** Start DATA FOR THIS TASK **
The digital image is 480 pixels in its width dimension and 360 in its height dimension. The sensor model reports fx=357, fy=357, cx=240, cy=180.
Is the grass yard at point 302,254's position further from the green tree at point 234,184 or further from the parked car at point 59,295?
** End DATA FOR THIS TASK **
** Start DATA FOR THIS TASK **
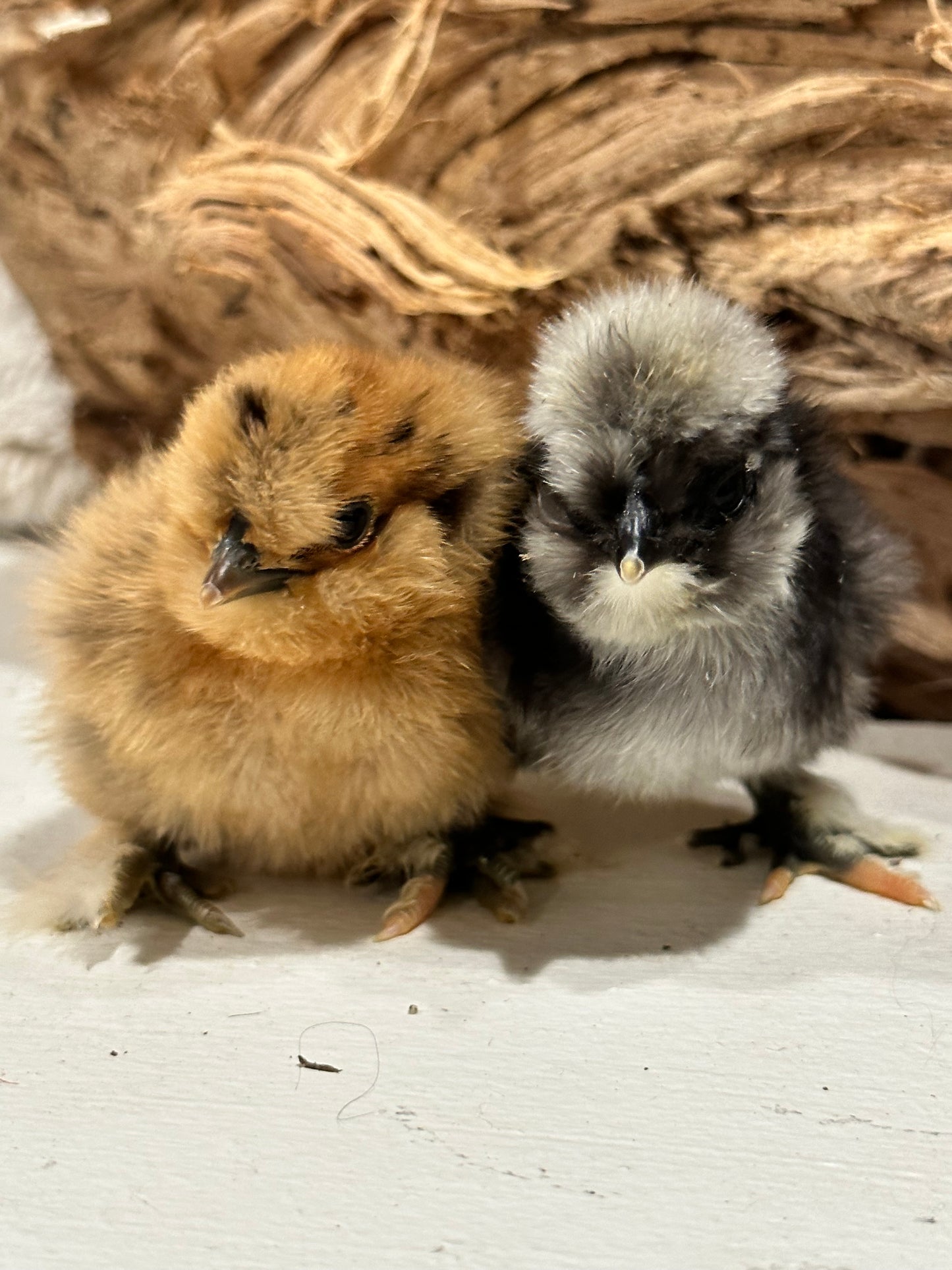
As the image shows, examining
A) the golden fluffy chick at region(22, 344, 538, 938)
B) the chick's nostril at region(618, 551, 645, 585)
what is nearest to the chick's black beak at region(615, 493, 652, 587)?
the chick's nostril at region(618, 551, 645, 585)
** End DATA FOR THIS TASK **
WORK INSTRUCTIONS:
Copy out the part of the listing that opens with the line containing "The digital image" and closes with the line containing "Is the grass", reproducing each line word for word.

ANSWER FOR THIS EXERCISE:
The digital image is 480 pixels in its width dimension and 360 in its height dimension. The sensor model reports fx=357, fy=357, cx=240, cy=180.
Is the grass yard at point 302,254's position further from the green tree at point 234,184 or further from the parked car at point 59,295?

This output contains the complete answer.